** START OF DATA FOR PROCESSING **

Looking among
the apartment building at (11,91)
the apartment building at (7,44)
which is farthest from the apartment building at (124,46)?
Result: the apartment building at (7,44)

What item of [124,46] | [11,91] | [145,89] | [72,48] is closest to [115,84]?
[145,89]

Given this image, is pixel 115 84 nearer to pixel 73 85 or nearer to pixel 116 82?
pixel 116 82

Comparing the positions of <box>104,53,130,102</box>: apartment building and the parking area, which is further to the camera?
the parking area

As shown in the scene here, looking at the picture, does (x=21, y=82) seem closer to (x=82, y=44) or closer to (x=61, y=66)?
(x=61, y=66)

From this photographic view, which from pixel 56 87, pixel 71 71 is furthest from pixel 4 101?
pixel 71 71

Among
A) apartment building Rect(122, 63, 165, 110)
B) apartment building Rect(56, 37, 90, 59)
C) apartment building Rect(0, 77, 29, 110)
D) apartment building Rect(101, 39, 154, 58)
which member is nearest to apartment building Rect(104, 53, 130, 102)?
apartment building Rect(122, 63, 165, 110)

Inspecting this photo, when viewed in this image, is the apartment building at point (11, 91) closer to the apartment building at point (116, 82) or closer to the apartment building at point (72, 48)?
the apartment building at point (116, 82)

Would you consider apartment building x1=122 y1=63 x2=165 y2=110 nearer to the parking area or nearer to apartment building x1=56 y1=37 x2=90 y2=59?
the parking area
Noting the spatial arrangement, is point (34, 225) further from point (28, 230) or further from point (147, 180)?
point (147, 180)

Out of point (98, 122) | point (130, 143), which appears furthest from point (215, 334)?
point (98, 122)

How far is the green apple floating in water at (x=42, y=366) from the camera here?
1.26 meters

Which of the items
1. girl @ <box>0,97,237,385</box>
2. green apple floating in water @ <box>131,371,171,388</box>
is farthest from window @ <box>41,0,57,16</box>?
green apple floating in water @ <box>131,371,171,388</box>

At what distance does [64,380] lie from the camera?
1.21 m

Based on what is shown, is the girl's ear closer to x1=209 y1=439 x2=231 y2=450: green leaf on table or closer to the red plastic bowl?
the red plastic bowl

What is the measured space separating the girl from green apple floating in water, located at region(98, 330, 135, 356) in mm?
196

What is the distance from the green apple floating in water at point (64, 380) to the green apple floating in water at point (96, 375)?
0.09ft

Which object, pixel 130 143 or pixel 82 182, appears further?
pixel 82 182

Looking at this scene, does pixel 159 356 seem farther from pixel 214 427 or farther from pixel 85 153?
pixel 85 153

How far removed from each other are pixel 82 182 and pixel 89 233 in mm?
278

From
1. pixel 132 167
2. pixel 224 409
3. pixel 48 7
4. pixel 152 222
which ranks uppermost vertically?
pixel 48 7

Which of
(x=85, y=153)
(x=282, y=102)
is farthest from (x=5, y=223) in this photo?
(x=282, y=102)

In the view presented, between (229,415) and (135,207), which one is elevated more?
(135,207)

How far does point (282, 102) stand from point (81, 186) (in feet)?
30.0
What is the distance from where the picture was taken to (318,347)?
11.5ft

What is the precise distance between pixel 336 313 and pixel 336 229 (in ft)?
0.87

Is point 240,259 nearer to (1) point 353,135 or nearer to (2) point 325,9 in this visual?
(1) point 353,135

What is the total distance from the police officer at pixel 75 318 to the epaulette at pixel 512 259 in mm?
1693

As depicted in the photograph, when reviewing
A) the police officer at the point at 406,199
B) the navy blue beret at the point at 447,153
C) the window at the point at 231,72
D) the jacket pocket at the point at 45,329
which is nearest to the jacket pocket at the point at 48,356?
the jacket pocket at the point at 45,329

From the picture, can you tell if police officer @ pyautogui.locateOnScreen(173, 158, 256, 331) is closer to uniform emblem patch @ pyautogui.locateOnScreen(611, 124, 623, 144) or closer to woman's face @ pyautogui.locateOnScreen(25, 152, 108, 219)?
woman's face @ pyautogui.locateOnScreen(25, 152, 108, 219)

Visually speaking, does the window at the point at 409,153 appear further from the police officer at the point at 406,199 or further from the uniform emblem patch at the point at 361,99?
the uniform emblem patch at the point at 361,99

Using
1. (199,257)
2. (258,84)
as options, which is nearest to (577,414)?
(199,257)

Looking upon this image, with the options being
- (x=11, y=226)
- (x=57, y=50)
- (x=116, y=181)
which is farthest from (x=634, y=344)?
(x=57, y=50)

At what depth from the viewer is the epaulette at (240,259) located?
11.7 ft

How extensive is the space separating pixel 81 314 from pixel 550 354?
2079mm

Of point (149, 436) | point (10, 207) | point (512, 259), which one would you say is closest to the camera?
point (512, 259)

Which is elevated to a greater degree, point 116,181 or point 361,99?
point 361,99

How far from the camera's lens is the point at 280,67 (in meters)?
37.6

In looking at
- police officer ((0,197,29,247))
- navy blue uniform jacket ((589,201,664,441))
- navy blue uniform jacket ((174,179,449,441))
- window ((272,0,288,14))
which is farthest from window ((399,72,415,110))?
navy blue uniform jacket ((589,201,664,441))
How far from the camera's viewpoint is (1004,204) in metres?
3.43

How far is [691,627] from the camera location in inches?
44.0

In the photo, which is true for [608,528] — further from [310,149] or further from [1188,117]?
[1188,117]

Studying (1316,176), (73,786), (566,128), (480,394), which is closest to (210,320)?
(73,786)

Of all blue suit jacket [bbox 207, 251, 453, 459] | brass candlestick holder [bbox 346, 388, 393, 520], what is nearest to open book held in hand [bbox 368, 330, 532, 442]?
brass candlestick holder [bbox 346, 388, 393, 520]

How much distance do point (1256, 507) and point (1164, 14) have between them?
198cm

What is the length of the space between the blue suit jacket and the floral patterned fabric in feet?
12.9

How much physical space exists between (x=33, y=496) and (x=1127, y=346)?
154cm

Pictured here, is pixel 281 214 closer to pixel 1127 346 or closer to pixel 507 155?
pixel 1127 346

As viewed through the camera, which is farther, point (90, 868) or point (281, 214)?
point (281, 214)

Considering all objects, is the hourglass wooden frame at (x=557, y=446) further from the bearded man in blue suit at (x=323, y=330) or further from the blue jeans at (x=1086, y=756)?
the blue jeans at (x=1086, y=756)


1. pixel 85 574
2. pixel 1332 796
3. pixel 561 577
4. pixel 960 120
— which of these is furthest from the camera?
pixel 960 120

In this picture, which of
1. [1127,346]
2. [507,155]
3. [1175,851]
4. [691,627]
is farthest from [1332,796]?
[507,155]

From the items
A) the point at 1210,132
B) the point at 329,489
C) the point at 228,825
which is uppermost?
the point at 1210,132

** END OF DATA FOR PROCESSING **

Copy out every entry again, exactly as it was given.

Looking among
the apartment building at (11,91)
the apartment building at (7,44)
which is farthest from the apartment building at (124,46)?
Result: the apartment building at (7,44)

What item of [124,46] | [11,91] | [145,89] | [72,48] is closest to [115,84]?
[145,89]

Given this image, is pixel 115 84 nearer to pixel 73 85 or nearer to pixel 116 82?
pixel 116 82

Comparing the positions of <box>104,53,130,102</box>: apartment building and the parking area, which is further to the camera?
the parking area

As shown in the scene here, looking at the picture, does (x=21, y=82) seem closer to (x=82, y=44) or closer to (x=61, y=66)?
(x=61, y=66)

From this photographic view, which from pixel 56 87, pixel 71 71 is furthest from pixel 4 101?
pixel 71 71

Among
A) apartment building Rect(122, 63, 165, 110)
B) apartment building Rect(56, 37, 90, 59)
C) apartment building Rect(0, 77, 29, 110)
D) apartment building Rect(101, 39, 154, 58)
which member is nearest to apartment building Rect(104, 53, 130, 102)?
apartment building Rect(122, 63, 165, 110)

Inspecting this photo, when viewed in this image, is the apartment building at point (11, 91) closer to the apartment building at point (116, 82) or closer to the apartment building at point (72, 48)?
the apartment building at point (116, 82)

Would you consider apartment building x1=122 y1=63 x2=165 y2=110 nearer to the parking area or nearer to apartment building x1=56 y1=37 x2=90 y2=59?
the parking area
Noting the spatial arrangement, is point (34, 225) further from point (28, 230) or further from point (147, 180)?
point (147, 180)

Out of point (98, 122) | point (130, 143), which appears furthest from point (215, 334)?
point (98, 122)

How far is the green apple floating in water at (x=42, y=366) from the camera here?
1.26 meters

Which of the items
1. girl @ <box>0,97,237,385</box>
2. green apple floating in water @ <box>131,371,171,388</box>
is farthest from window @ <box>41,0,57,16</box>?
green apple floating in water @ <box>131,371,171,388</box>

At what distance does [64,380] lie from the camera?
1.21 m

Based on what is shown, is the girl's ear closer to x1=209 y1=439 x2=231 y2=450: green leaf on table or closer to the red plastic bowl?
the red plastic bowl

What is the measured space separating the girl from green apple floating in water, located at region(98, 330, 135, 356) in mm?
196

What is the distance from the green apple floating in water at point (64, 380) to the green apple floating in water at point (96, 375)?
0.09ft

Which object, pixel 130 143 or pixel 82 182, appears further?
pixel 82 182

Looking at this scene, does pixel 159 356 seem farther from pixel 214 427 or farther from pixel 85 153?
pixel 85 153

How far removed from each other are pixel 82 182 and pixel 89 233 in mm?
278

From
1. pixel 132 167
2. pixel 224 409
3. pixel 48 7
4. pixel 152 222
which ranks uppermost vertically?
pixel 48 7

Which of
(x=85, y=153)
(x=282, y=102)
is farthest from (x=5, y=223) in this photo?
(x=282, y=102)

In the view presented, between (229,415) and (135,207), which one is elevated more?
(135,207)

How far does point (282, 102) stand from point (81, 186) (in feet)?
30.0
What is the distance from where the picture was taken to (318,347)?
11.5ft

What is the precise distance between pixel 336 313 and pixel 336 229 (in ft)?
0.87

Is point 240,259 nearer to (1) point 353,135 or nearer to (2) point 325,9 in this visual?
(1) point 353,135

What is the total distance from the police officer at pixel 75 318 to the epaulette at pixel 512 259 in mm?
1693

As depicted in the photograph, when reviewing
A) the police officer at the point at 406,199
B) the navy blue beret at the point at 447,153
C) the window at the point at 231,72
D) the jacket pocket at the point at 45,329
which is nearest to the jacket pocket at the point at 48,356?
the jacket pocket at the point at 45,329

From the picture, can you tell if police officer @ pyautogui.locateOnScreen(173, 158, 256, 331) is closer to uniform emblem patch @ pyautogui.locateOnScreen(611, 124, 623, 144) or closer to woman's face @ pyautogui.locateOnScreen(25, 152, 108, 219)?
woman's face @ pyautogui.locateOnScreen(25, 152, 108, 219)

Visually speaking, does the window at the point at 409,153 appear further from the police officer at the point at 406,199 or further from the uniform emblem patch at the point at 361,99?
the uniform emblem patch at the point at 361,99

Using
1. (199,257)
2. (258,84)
as options, which is nearest to (577,414)?
(199,257)

Looking upon this image, with the options being
- (x=11, y=226)
- (x=57, y=50)
- (x=116, y=181)
which is farthest from (x=634, y=344)?
(x=57, y=50)

At what depth from the viewer is the epaulette at (240,259) located?
11.7 ft

How extensive is the space separating pixel 81 314 from pixel 550 354?
2079mm

Of point (149, 436) | point (10, 207) | point (512, 259), which one would you say is closest to the camera?
point (512, 259)

Which is elevated to a greater degree, point 116,181 or point 361,99?
point 361,99

How far from the camera's lens is the point at 280,67 (in meters)?
37.6

In looking at
- police officer ((0,197,29,247))
- navy blue uniform jacket ((589,201,664,441))
- navy blue uniform jacket ((174,179,449,441))
- window ((272,0,288,14))
which is farthest from window ((399,72,415,110))?
navy blue uniform jacket ((589,201,664,441))
How far from the camera's viewpoint is (1004,204) in metres?
3.43

How far is [691,627] from the camera location in inches?
44.0

In the photo, which is true for [608,528] — further from [310,149] or further from [1188,117]?
[1188,117]

Studying (1316,176), (73,786), (566,128), (480,394), which is closest to (210,320)?
(73,786)

Of all blue suit jacket [bbox 207, 251, 453, 459] | brass candlestick holder [bbox 346, 388, 393, 520], what is nearest to open book held in hand [bbox 368, 330, 532, 442]?
brass candlestick holder [bbox 346, 388, 393, 520]

How much distance do point (1256, 507) and point (1164, 14) have between them?
198cm

What is the length of the space between the blue suit jacket and the floral patterned fabric in feet?
12.9

How much physical space exists between (x=33, y=496) and (x=1127, y=346)?
154cm

Pictured here, is pixel 281 214 closer to pixel 1127 346 or closer to pixel 507 155?
pixel 1127 346

As viewed through the camera, which is farther, point (90, 868) or point (281, 214)?
point (281, 214)

Considering all objects, is the hourglass wooden frame at (x=557, y=446) further from the bearded man in blue suit at (x=323, y=330) or further from the blue jeans at (x=1086, y=756)?
the blue jeans at (x=1086, y=756)


1. pixel 85 574
2. pixel 1332 796
3. pixel 561 577
4. pixel 960 120
— which of these is furthest from the camera?
pixel 960 120

In this picture, which of
1. [1127,346]
2. [507,155]
3. [1175,851]
4. [691,627]
is farthest from [1332,796]?
[507,155]

From the items
A) the point at 1210,132
B) the point at 329,489
C) the point at 228,825
which is uppermost?
the point at 1210,132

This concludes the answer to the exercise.